The query planner chooses this operator when: - A LIMIT clause is combined with ORDER BY in SQL queries - An OFFSET is specified along with ORDER BY and LIMIT - Projection is needed after the ordered limit operation - The operation is the final operator collecting results back to the driver - It's more efficient than separate Sort → Limit → Project operators

Input Requirements

  • Input partitioning: No specific requirement (accepts any partitioning)
  • Input ordering: Can work with any input ordering; optimizes when input already satisfies the required sort order
  • Number of children: Unary operator (extends OrderPreservingUnaryExecNode)

Output Properties

  • Output partitioning: Always SinglePartition - collects all data to a single partition
  • Output ordering: Preserves the specified sortOrder from the ordering expressions
  • Output schema: Derived from the projectList expressions via projectList.map(_.toAttribute)

Algorithm

Ordering Check: Determines if child's output ordering already satisfies the required sort order using SortOrder.orderingSatisfies()Local TopK: Each partition computes its local top-K elements - if ordering is satisfied, uses simple take(limit), otherwise uses Utils.takeOrdered()Shuffle Consolidation: If multiple partitions exist, shuffles local results to a single partition using ShuffleExchangeExecGlobal TopK: Applies Utils.takeOrdered() on the consolidated data to get the final top-K elements • Offset Application: Drops the first offset elements from the ordered results if offset > 0 • Projection: Applies UnsafeProjection if projectList differs from child output schema • Memory Copying: Creates defensive copies of rows using iter.map(_.copy()) to avoid corruption

Memory Usage

  • Spill behavior: Does not directly spill to disk, but relies on Utils.takeOrdered() which may use external sorting for large datasets
  • Memory requirements: Needs to buffer up to limit rows per partition in memory during local TopK phase
  • Buffering: Maintains internal buffers for the top-K elements and uses UnsafeRowSerializer for shuffle operations

Partitioning Behavior

  • Distribution effect: Reduces data to a single partition, eliminating parallelism for downstream operators
  • Shuffle requirements: Requires shuffle when input has multiple partitions (uses ShuffleExchangeExec with SinglePartition)
  • Partition changes: Always outputs exactly 1 partition regardless of input partition count

Supported Join/Aggregation Types

Not applicable - this is a limit/projection operator, not a join or aggregation operator.

Metrics

  • Shuffle write metrics: Bytes written, records written, write time (from SQLShuffleWriteMetricsReporter)
  • Shuffle read metrics: Bytes read, records read, fetch wait time, local blocks read (from SQLShuffleReadMetricsReporter)
  • Combined metrics: metrics = readMetrics ++ writeMetrics

Code Generation

This operator does not support whole-stage code generation.
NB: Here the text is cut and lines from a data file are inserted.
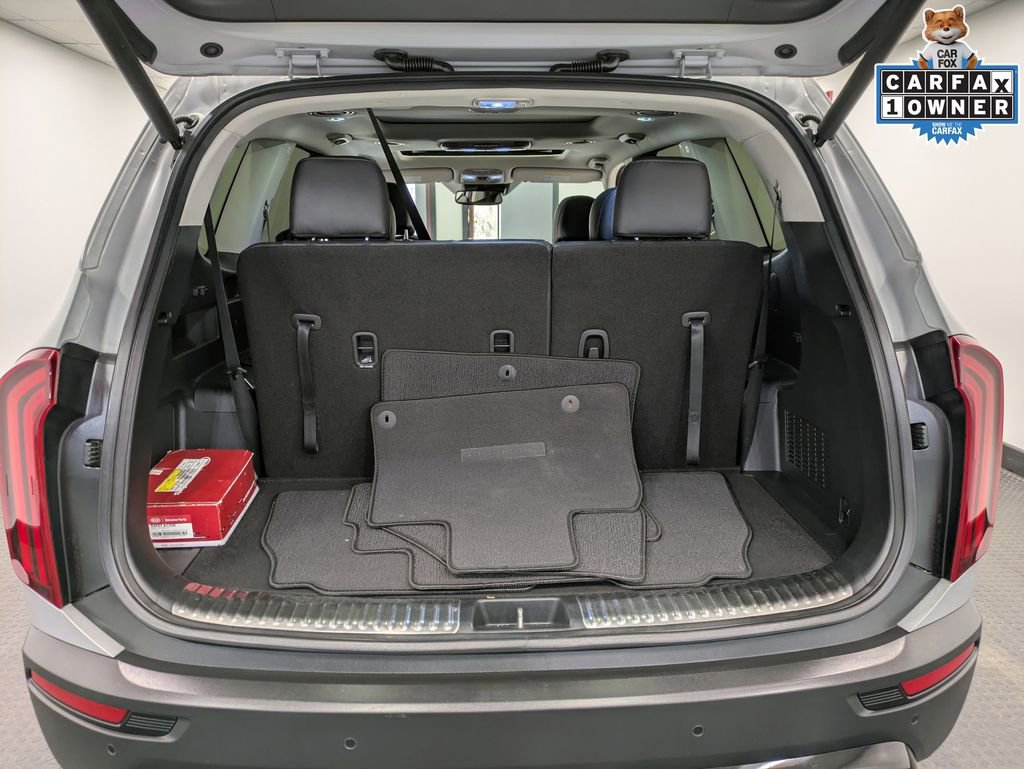 Certified 2022 Kia Telluride SX w/ Nightfall Edition Package image 24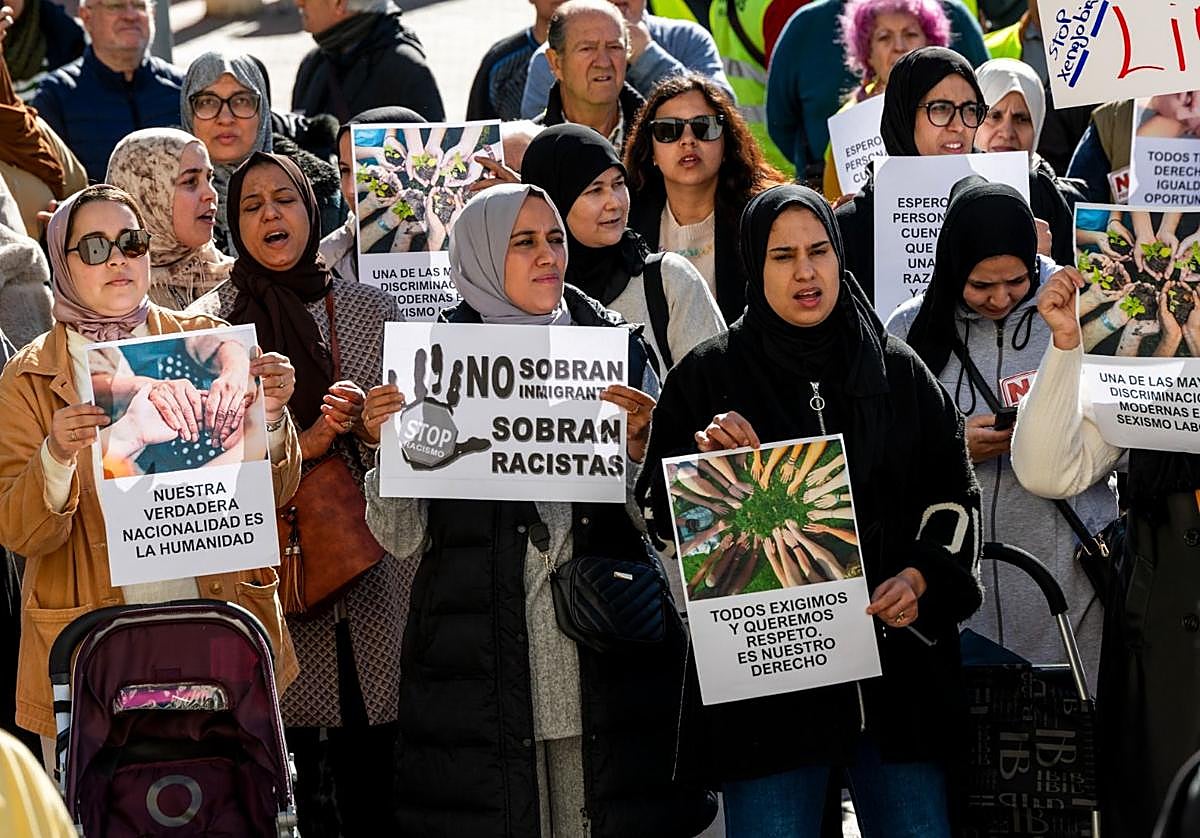 La concentración, este jueves, en Molina.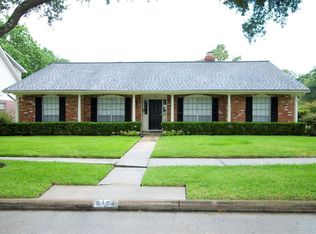 6143 Braesheather Dr, Houston, TX 77096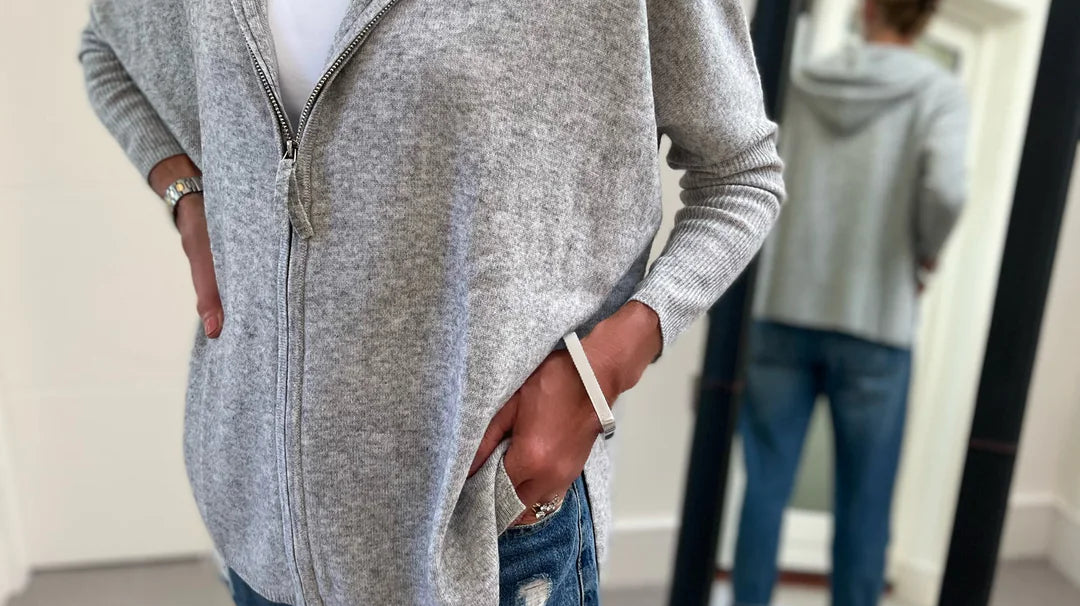 cashmere oversized v neck white long sleeve diffusion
It extends OrderPreservingUnaryExecNode but does not implement CodegenSupport interface, relying instead on RDD transformations.

Configuration Options

  • spark.sql.execution.arrow.maxRecordsPerBatch: May affect batch processing during shuffle operations
  • spark.sql.shuffle.partitions: Affects shuffle behavior during consolidation phase
  • spark.serializer: Affects the UnsafeRowSerializer performance during shuffle
  • Memory-related configs: spark.executor.memory, spark.sql.execution.sort.spillThreshold affect the underlying sorting operations

Edge Cases

  • Null handling: Relies on LazilyGeneratedOrdering which handles nulls according to SQL semantics in sort expressions
  • Empty partitions: Returns ParallelCollectionRDD with empty sequence when input has 0 partitions
  • Zero limit: Handles limit = 0 by returning empty RDD
  • Offset without limit: Supports limit = -1 with offset > 0 to skip rows without limiting
  • Large offsets: May be inefficient if offset is much larger than the dataset size

Examples

TakeOrderedAndProject(limit=10, offset=5, orderBy=[age#1 ASC NULLS FIRST], output=[name#0,age#1])
+- LocalTableScan [name#0, age#1]

This shows a query like SELECT name, age FROM people ORDER BY age LIMIT 10 OFFSET 5.

See Also

  • CollectLimitExec: For simple limit operations without ordering
  • GlobalLimitExec: For limit operations across all partitions
  • SortExec: For sorting operations without limit
  • ProjectExec: For projection-only operations